A new software programme is currently being studied to simplify question preparation. This would allow the National Veterinary School to increase the number of instructors who make use of the electronic PowerVote keypads.
Experience of a Medical Faculty
The monthly presentation of multidisciplinary clinical cases has offered the faculty, for the past few years already, a new, interactive method for continuing medical training, allowing it to gather together and improve communication between doctors from diverse backgrounds, which today’s hyper-specialisation tends to isolate.
In this manner, general practitioners and specialists in and outside the hospital are brought together.
During 2 hours, 6 varied clinical cases are presented via video and thanks to information technology with the use of voting keypads each device recording the vote of 3 or 4 doctors gathered together on some fifteen small, friendly tables.
The faculty plans on organising video conferences and making these training sessions available online to gather together geographically remote practitioners.
The Civic Education day – in partnership with PowerVote
During this day, young people are given tests developed by the Ministry of Education which are meant, among other things, to identify young people with reading difficulties. In order to modernise the procedure and speed up the processing of the results, the Ministry of Education joined forces with PowerVote to set up a system of interactive voting keypads to carry out this testing. In particular, these interactive devices allow for reliable, rapid correction, as well as the economising of paper for each test.

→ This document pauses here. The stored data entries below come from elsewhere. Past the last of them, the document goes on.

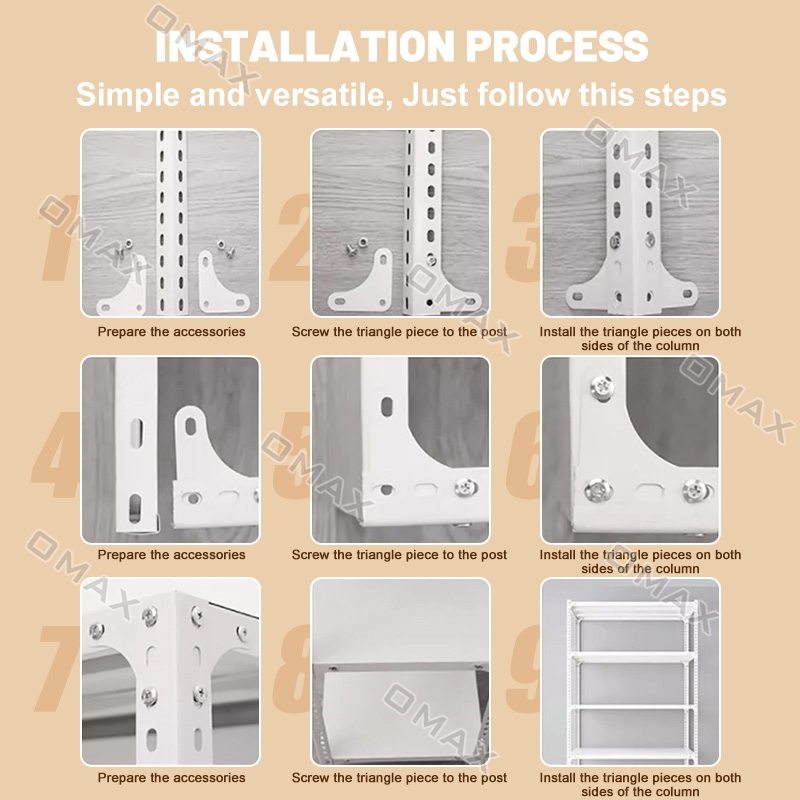 INSTALLATION PROCESS

Simple and versatile, Just follow this steps

OMAX

1

Prepare the accessories

2

Screw the triangle piece to the post

3

Install the triangle pieces on both sides of the column

4

Prepare the accessories

5

Screw the triangle piece to the post

6

Install the triangle pieces on both sides of the column

7

Prepare the accessories

8

Screw the triangle piece to the post

9

Install the triangle pieces on both sides of the column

One of the tests given to the young participants allows for the identification of reading and writing difficulties. Each test-taker has their own PowerVote voting keypad to answer questions displayed on a video-projector screen. The results are instantaneously corrected, thereby facilitating the organisation of this nationwide test. The test results provide quantitative data on 17- to 18-year-olds. Discovering the scale of this phenomenon allows the Agency for the Fight Against Illiteracy to carry out a more effective policy.
A reliable, instantaneous study of the target population
Analysis of the Civic Education day test results gives an idea of the geographical distribution of 17- and 18-year-olds in difficulty (4.9%). National Service Department staff members meet individually with these young people in order to present to them all means liable to aid their insertion, via local initiatives and programmes.
The use of these electronic voting keypads facilitates the detection of these reading and writing difficulties by rendering the identification process faster and more effective.
Thanks to interactive voting keypads, the Ministry of Education has been successful in identifying young people in difficulty. Each year, tests carried out during the Civic education day allow for an effective, rapid identification of 17- and 18-year-olds with scholastic difficulties.